Scraped caption text data

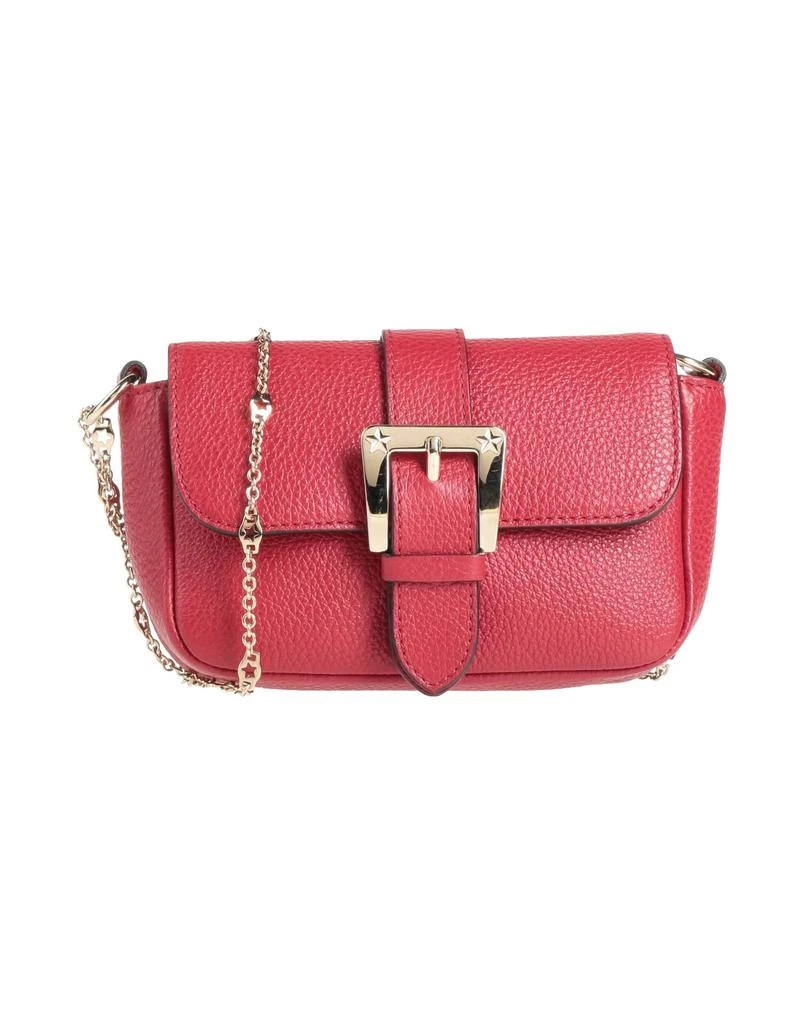 RED Valentino Cross-body bags 1
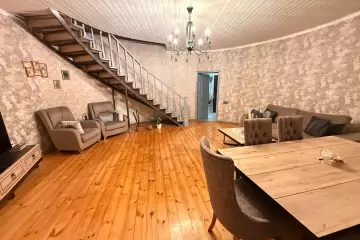 Satılır Yeni Tikili Xırdalan şəhərində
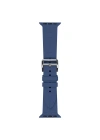 Apple Watch 38mm KRD-92 Silikon Kordon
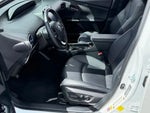 2022 Prius Thumbnail 19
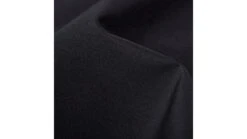 Mammut Haldigrat HS Hooded Jacket - Men's -Mammut opplanet mammut haldigrat hs hooded jacket mens black cheetah extra large 1010 27390 00674 116 av 5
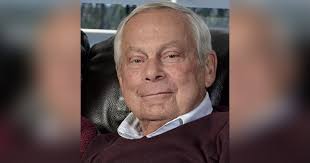 Obituary for Orazio "Russ" Tirella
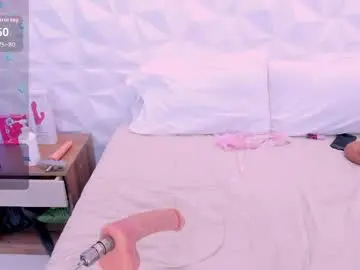 01nahomi  live sex cam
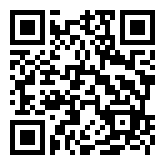 当乐手游盒子二维码下载图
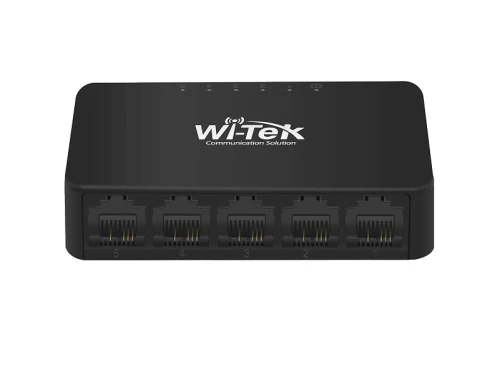 Wi-Tek WI-SF105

DIRECTIVE:
Can you render the entries above as a JSON list of strings, one string per line and no strings for blank lines, leaving the pictures out?

RESPONSE TO THIS EXERCISE:
[
  " RED Valentino Cross-body bags 1",
  " Satılır Yeni Tikili Xırdalan şəhərində",
  " Apple Watch 38mm KRD-92 Silikon Kordon",
  " 2022 Prius Thumbnail 19",
  " Mammut Haldigrat HS Hooded Jacket - Men's -Mammut opplanet mammut haldigrat hs hooded jacket mens black cheetah extra large 1010 27390 00674 116 av 5",
  " Obituary for Orazio \"Russ\" Tirella",
  " 01nahomi  live sex cam",
  " 当乐手游盒子二维码下载图",
  " Wi-Tek WI-SF105"
]